Foreign ministers from 20 countries are meeting in Vancouver today to discuss ways to promote a peaceful resolution to the North Korea crisis.

Canada's Foreign Affairs Minister Chrystia Freeland and her U.S. counterpart, Secretary of State Rex Tillerson, are co-hosting the one-day gathering.

Freeland, Tillerson and the Korean and Japanese foreign ministers will kick off the summit with opening remarks at 11:30 a.m. ET. CBC News will carry them live.

The co-hosts will answer reporters' questions at the end of the summit at 8 p.m. ET.

A government source speaking on background, said ministers will focus on alternate paths forward, amid the rapidly changing situation and to find ways to tone down the escalating — "my nuclear button is bigger than your nuclear button" — rhetoric.

"Canada is really prepared to do everything we can to work toward a peaceful diplomatic solution," Freeland said ahead of the meeting.

U.S. State Department officials also said they want to discuss whether to intercept ships headed in and out of North Korea.

During the meeting, delegates will be reviewing the sanctions currently in place and talk about ways to ensure they are being properly enforced. They'll also take a closer look at what pre-conditions need to be in place, before diplomatic talks can resume.

Russia, China left out

China and Russia will be noticeably missing from the table. And they've made their thoughts on that known.

"We openly said that we think this meeting is harmful," said Russian Foreign Minister Sergey Lavrov in a two-hour news conference Monday.
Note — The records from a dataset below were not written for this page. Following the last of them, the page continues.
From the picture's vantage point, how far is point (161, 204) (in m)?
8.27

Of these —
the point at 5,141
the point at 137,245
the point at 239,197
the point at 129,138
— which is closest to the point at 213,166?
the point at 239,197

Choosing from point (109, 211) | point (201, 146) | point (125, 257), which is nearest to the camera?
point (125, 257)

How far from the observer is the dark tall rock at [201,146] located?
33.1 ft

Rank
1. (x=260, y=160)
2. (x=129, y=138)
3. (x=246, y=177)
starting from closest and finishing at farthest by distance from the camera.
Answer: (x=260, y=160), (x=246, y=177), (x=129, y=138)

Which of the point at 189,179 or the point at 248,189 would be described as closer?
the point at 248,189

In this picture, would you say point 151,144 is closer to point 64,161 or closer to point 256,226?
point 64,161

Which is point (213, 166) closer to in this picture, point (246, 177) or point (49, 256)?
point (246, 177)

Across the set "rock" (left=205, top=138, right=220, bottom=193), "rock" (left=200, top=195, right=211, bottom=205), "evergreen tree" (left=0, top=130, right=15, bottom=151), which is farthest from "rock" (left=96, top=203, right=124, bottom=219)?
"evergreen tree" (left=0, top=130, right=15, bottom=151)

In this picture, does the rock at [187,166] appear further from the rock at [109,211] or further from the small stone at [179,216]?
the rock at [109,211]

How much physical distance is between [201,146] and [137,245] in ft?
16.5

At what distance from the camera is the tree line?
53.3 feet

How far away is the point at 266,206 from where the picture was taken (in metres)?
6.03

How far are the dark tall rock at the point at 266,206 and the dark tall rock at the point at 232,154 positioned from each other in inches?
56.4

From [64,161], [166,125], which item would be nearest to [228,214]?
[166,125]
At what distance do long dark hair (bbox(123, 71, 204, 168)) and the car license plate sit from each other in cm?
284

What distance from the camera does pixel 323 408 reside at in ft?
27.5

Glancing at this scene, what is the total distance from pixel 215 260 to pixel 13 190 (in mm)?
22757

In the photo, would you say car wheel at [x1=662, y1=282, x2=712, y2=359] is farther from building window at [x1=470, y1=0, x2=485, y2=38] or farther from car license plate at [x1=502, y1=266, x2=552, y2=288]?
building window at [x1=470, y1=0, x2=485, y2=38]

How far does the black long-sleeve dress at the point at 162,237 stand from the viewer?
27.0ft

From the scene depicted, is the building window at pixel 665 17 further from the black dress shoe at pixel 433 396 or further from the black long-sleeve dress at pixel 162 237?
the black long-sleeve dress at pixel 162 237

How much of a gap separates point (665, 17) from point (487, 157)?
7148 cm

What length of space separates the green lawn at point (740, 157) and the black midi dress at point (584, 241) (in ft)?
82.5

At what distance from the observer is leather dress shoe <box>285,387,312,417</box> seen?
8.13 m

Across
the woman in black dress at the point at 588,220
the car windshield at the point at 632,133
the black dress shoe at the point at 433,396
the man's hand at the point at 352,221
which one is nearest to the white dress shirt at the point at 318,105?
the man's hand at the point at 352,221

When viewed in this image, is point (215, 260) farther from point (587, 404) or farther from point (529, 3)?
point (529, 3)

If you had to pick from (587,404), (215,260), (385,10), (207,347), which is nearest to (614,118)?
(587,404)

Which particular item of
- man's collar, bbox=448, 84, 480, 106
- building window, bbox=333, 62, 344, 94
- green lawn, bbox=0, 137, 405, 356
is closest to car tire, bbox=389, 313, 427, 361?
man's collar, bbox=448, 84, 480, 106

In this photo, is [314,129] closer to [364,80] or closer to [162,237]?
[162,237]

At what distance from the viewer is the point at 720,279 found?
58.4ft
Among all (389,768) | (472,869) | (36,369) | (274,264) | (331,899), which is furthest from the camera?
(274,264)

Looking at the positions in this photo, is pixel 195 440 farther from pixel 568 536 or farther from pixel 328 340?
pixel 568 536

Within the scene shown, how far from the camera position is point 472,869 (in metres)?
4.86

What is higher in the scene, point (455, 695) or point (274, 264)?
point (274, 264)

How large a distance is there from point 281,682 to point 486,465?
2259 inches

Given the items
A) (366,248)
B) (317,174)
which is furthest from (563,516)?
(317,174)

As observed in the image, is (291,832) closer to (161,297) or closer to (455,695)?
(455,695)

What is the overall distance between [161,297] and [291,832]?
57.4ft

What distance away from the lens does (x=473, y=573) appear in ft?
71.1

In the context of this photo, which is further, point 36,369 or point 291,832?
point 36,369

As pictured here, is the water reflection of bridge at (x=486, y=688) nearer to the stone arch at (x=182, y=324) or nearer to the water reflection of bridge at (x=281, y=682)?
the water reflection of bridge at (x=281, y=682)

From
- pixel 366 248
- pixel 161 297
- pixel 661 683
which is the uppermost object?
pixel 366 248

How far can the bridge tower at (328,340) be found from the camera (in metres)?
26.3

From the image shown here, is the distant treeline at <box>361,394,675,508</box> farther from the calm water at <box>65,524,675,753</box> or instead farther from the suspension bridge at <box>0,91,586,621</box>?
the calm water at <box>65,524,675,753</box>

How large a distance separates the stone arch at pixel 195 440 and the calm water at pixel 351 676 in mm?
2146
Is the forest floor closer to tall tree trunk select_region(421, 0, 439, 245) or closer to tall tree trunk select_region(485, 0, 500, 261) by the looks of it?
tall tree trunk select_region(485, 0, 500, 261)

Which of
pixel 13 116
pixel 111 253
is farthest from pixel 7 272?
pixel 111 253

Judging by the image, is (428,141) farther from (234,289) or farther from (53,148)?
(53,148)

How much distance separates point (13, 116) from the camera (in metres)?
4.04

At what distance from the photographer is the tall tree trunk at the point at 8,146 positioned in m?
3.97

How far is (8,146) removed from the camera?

China had derided the involvement of only those allies that supported South Korea during the Korean War as "Cold War thinking."

Prime Minister Justin Trudeau said both China and Russia will be integral to securing peace on the Korean peninsula, but defended the decision to leave the two countries out of the international gathering.

Trudeau made the remarks after Russia became the latest to slam the meeting as a threat to peace efforts.

"There are always going to be different venues and different groupings happening, and I think a diversity of approaches is better than picking one lane and deciding that this is going to be the way it happens," Trudeau said in an interview with The Canadian Press.

He also acknowledged that any successful resolution will ultimately need to include China and Russia, both of which he called "important partners" in resolving one of the world's greatest threats to peace.

Ahead of the summit Freeland and Tillerson took part in a ministerial dinner Monday night, with Defence Minister Harjit Sajjan and U.S. Defence Secretary James Mattis.